Phylogenetic trees were built using the TPase-coding sequences (~630-bp) and the homologous TIR region (100-bp). The sequences were aligned with MAFT software [55]. Phylogenetic analyses were conducted with the maximum likelihood (ML) method, using PHYML 2.4.4 [56] and Bayesian inference of phylogeny (BI) using MrBayes 3.1.2 [57], applying default priors and three heated, one cold Markov chains and running each analysis from two random starting points. For TPase segments, the Akaike’s information criterion (AIC, Akaike 1974) indicated that the HKY + G model [58] was the best fit-model of sequence evolution (-lnL = 2502.9929, AIC = 5015.9858) and of the gamma-distribution shape parameter (5.7262). The Markov chain Monte Carlo search was run with 10,000,000 generations (repeated two times), with sampling conducted every 1,000 generations. The first 25% of the trees were discarded as "burn-in", at which time the chain reached stationarity, ensuring that the average split frequencies between the runs was < 1%. For the TIR sequences, the AIC indicated that the GTR model [59] with an equal gamma distribution rate was the best fit-model of sequence evolution (-lnL = 785.0532, AIC = 1586.1063). The Markov chain Monte Carlo search was run with 10,000,000 generations (repeated tree times) and sampled every 1,000 generations. The first 25% of the trees were discarded as "burn-in", at which time the chain reached stationarity. MEGA version 5.1 was used to calculate the average divergence within and between Galileo subfamilies, and the p-distance model and 1,000 bootstrap replications were used to date the divergence between the V and W subfamilies, calibrating the tree with the synonymous substitution rate of 0.016 substitutions per site per million years, as calculated for Drosophila genes with a low codon usage bias [28, 60].
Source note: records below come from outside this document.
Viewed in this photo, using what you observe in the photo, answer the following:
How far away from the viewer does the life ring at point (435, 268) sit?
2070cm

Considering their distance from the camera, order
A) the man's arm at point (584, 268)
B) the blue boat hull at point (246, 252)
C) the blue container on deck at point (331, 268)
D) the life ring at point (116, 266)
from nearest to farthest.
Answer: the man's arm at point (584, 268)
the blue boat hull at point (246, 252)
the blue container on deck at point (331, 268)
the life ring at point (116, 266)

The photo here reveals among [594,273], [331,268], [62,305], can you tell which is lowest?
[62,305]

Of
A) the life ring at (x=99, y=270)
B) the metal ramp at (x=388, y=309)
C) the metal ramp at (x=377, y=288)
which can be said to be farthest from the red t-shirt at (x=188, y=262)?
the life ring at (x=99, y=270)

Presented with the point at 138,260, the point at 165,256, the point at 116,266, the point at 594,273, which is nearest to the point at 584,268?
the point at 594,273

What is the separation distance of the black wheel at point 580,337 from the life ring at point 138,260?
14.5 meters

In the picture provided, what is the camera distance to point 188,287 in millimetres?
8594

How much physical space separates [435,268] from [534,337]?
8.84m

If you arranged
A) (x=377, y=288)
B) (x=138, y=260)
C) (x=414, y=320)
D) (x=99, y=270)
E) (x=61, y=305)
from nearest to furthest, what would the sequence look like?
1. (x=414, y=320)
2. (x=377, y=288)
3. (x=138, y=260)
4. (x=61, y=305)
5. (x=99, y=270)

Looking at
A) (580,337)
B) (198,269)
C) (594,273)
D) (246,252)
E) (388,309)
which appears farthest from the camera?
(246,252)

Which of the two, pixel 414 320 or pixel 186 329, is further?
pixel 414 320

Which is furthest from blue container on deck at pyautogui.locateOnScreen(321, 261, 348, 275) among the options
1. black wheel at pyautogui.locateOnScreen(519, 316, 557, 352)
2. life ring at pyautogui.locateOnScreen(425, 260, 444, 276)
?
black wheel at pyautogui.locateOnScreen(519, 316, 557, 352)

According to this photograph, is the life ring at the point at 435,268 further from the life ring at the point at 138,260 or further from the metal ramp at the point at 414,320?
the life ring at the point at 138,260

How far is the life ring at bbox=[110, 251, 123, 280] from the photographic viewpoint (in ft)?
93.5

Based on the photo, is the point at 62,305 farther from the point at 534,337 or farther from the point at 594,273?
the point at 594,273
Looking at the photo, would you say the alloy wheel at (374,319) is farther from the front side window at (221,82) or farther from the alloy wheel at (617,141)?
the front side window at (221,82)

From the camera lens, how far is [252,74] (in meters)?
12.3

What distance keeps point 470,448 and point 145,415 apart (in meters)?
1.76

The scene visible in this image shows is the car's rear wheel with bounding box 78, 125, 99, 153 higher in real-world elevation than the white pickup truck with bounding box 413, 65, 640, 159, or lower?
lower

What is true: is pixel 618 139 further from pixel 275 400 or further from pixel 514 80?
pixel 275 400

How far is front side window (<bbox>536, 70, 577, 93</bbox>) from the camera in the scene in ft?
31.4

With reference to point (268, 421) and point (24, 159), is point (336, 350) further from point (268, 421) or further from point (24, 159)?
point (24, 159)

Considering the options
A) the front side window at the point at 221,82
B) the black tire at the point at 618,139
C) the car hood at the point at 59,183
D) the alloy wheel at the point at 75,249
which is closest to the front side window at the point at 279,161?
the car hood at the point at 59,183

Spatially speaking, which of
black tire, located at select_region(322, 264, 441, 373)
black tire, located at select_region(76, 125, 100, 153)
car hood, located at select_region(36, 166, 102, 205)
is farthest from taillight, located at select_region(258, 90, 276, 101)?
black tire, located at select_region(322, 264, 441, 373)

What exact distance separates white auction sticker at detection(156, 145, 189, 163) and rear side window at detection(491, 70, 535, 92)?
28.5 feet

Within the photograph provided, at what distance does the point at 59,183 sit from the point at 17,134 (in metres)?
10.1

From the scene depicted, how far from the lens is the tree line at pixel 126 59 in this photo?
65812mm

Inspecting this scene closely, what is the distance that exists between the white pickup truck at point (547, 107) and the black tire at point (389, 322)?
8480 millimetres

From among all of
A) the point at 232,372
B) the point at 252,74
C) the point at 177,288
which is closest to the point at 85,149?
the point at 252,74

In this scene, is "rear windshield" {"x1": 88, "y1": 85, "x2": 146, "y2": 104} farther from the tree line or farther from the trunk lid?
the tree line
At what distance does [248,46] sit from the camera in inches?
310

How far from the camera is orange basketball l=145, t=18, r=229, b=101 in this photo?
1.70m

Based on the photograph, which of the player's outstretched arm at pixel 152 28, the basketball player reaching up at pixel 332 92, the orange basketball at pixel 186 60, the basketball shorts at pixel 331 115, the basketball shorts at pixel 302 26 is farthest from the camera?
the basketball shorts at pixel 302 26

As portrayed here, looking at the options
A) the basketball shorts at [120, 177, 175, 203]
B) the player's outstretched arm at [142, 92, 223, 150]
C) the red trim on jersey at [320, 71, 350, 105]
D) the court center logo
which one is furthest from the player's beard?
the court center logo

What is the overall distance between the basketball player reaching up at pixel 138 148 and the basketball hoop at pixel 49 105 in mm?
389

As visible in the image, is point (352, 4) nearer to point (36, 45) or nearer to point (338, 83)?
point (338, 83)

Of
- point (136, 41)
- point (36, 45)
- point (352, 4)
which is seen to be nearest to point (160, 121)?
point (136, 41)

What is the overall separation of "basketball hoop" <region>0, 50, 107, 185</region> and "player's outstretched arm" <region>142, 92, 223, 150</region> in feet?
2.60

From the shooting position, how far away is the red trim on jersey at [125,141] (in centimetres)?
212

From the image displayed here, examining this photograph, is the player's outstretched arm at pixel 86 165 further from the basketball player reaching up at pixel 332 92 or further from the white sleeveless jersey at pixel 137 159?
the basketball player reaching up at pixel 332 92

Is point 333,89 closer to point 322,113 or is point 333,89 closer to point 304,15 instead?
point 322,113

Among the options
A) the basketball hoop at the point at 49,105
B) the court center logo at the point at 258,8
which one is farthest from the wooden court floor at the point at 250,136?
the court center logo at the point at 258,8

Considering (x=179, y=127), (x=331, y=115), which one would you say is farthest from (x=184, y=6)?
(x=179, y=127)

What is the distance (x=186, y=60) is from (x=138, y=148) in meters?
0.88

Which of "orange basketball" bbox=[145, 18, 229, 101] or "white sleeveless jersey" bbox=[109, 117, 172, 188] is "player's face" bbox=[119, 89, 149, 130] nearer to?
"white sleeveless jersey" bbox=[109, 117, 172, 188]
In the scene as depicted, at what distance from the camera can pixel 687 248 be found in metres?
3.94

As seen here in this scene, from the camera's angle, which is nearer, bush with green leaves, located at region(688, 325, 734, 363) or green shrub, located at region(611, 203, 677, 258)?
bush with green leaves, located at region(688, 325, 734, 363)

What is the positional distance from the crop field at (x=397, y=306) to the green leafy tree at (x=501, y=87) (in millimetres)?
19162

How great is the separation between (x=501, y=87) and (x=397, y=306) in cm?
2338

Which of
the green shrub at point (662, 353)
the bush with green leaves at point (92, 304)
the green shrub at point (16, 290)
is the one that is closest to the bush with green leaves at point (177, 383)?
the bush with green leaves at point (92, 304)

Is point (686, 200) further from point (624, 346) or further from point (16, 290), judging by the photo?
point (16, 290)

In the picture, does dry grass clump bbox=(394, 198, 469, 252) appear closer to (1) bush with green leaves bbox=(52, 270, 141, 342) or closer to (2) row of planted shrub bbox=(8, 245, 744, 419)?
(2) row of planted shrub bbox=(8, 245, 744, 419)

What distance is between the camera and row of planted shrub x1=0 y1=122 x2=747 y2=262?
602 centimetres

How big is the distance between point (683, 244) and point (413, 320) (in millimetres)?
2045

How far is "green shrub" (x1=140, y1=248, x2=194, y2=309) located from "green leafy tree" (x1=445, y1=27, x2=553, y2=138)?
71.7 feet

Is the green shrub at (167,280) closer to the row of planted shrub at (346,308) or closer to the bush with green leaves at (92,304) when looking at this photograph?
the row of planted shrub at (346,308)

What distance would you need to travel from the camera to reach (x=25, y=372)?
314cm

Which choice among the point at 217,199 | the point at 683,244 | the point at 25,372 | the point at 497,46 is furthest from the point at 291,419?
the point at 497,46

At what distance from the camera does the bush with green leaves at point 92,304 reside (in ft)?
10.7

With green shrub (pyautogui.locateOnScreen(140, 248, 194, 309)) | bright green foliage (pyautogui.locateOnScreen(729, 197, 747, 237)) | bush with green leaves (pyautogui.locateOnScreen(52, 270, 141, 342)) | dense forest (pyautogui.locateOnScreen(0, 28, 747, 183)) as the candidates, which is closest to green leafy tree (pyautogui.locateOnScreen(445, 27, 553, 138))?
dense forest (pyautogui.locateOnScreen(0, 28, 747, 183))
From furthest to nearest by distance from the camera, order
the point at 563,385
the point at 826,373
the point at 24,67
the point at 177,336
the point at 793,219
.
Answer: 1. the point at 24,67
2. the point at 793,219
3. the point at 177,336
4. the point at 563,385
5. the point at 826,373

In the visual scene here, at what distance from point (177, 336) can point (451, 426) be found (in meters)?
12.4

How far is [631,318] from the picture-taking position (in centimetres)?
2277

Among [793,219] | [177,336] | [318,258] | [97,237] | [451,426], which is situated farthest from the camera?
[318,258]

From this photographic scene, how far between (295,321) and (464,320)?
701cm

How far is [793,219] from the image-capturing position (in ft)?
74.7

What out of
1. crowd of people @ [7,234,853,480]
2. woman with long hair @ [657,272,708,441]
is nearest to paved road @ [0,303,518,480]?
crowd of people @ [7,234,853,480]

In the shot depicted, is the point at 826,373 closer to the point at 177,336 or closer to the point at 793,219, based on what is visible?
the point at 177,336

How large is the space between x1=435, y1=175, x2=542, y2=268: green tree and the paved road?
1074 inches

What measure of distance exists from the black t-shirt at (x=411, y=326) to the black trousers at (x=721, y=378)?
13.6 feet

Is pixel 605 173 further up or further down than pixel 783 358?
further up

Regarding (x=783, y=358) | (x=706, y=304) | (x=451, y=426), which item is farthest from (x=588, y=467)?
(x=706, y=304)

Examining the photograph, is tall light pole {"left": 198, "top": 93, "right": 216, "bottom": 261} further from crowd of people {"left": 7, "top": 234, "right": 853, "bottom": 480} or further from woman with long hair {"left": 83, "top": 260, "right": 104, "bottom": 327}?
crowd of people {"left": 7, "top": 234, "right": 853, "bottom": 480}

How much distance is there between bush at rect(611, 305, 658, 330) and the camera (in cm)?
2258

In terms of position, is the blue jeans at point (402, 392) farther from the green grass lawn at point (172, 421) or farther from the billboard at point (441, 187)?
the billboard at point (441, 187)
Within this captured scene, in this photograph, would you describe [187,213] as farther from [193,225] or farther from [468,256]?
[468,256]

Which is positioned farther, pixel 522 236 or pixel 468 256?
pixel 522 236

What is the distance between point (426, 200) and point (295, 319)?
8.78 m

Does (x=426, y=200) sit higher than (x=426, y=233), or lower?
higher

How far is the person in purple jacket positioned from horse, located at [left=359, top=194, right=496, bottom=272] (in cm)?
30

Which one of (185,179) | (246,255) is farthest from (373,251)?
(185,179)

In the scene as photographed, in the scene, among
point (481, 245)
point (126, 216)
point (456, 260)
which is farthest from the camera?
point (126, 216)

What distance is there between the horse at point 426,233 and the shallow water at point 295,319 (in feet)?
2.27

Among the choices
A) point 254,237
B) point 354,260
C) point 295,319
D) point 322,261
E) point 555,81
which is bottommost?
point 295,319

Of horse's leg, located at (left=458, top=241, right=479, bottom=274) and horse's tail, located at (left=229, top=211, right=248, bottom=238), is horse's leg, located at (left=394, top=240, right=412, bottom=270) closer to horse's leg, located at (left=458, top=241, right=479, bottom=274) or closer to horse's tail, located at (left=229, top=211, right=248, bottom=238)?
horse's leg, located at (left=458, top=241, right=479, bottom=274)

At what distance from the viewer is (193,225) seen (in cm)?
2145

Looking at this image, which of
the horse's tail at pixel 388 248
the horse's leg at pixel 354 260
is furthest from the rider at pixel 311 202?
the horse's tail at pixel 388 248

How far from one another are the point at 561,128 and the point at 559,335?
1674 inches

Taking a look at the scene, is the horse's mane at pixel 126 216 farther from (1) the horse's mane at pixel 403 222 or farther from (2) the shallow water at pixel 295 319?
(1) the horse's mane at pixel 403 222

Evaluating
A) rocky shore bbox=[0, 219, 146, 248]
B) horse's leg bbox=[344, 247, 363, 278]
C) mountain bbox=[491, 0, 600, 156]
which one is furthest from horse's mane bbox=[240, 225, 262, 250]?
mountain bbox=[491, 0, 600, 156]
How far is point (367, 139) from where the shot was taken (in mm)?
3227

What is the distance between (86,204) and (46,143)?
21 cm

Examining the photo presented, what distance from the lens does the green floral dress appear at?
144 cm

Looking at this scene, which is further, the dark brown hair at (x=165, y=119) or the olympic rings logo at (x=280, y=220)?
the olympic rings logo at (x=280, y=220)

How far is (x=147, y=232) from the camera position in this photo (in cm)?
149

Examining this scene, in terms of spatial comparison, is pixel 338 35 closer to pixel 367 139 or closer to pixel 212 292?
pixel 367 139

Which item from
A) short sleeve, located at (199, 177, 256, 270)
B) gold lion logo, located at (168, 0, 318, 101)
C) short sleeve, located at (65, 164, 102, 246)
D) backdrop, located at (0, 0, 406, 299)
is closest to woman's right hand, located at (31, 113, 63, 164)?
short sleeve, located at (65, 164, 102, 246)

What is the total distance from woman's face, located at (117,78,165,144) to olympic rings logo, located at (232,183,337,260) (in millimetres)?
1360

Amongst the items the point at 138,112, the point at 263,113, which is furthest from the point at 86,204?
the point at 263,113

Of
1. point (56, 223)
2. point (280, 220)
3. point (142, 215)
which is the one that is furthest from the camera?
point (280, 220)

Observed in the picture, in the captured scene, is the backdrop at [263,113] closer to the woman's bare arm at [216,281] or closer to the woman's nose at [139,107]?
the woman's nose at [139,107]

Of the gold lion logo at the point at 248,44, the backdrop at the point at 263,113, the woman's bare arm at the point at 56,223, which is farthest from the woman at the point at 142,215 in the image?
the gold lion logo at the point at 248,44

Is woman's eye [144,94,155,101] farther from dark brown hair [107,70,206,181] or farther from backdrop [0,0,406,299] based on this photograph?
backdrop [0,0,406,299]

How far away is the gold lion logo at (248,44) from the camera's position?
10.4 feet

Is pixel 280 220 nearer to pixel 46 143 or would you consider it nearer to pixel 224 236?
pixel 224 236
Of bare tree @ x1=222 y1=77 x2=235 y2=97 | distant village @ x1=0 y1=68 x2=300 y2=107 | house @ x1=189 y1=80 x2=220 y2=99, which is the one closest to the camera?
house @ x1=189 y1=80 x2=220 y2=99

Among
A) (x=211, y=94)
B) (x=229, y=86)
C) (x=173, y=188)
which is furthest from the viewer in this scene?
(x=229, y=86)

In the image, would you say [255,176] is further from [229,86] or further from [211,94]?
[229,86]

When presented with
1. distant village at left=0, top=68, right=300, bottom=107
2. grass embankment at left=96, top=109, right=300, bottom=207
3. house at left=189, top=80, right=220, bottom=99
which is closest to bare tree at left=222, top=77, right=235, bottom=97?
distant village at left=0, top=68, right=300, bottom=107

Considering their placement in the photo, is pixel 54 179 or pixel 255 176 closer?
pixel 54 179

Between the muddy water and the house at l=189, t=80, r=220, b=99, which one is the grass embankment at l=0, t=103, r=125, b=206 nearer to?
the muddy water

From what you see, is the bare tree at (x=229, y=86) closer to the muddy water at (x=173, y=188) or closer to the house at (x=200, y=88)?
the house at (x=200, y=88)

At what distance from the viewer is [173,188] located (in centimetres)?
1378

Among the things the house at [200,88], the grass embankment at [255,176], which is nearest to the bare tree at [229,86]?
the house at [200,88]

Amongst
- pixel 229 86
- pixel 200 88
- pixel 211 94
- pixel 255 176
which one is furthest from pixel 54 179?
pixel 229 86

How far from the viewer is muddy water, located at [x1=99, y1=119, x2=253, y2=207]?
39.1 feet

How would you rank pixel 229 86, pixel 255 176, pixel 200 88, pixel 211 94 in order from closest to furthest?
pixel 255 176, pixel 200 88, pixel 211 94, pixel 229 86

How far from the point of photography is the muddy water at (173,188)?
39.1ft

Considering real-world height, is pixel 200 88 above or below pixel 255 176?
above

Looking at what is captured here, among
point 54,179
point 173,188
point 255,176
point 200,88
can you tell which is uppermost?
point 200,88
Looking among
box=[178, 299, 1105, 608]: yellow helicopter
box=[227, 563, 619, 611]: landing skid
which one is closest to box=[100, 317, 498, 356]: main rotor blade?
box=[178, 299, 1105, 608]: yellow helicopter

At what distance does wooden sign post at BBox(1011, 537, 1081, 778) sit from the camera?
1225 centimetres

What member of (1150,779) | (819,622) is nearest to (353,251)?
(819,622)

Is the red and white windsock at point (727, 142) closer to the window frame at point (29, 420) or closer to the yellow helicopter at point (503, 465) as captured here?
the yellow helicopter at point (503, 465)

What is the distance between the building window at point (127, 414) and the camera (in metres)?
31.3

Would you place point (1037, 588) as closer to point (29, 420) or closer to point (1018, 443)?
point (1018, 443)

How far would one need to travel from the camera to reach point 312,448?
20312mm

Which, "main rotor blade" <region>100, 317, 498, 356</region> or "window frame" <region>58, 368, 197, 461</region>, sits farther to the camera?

Identification of insertion sites

Insertion sites were analyzed by extracting the flanking sequences (50-bp) upstream and downstream of the element insertion, i.e., those lacking the element and TSD. For this analysis, we restricted the data to those from insertions for which the TSD sequence from each end of the element could be independently determined. To examine the potential secondary structure formed at the insertion site, we used the m-fold web server [61] to analyze the majority rule consensus sequence of the sequences around the TSDs; default parameters were applied, except in the case of the "folding temperature", which was set to 23°C.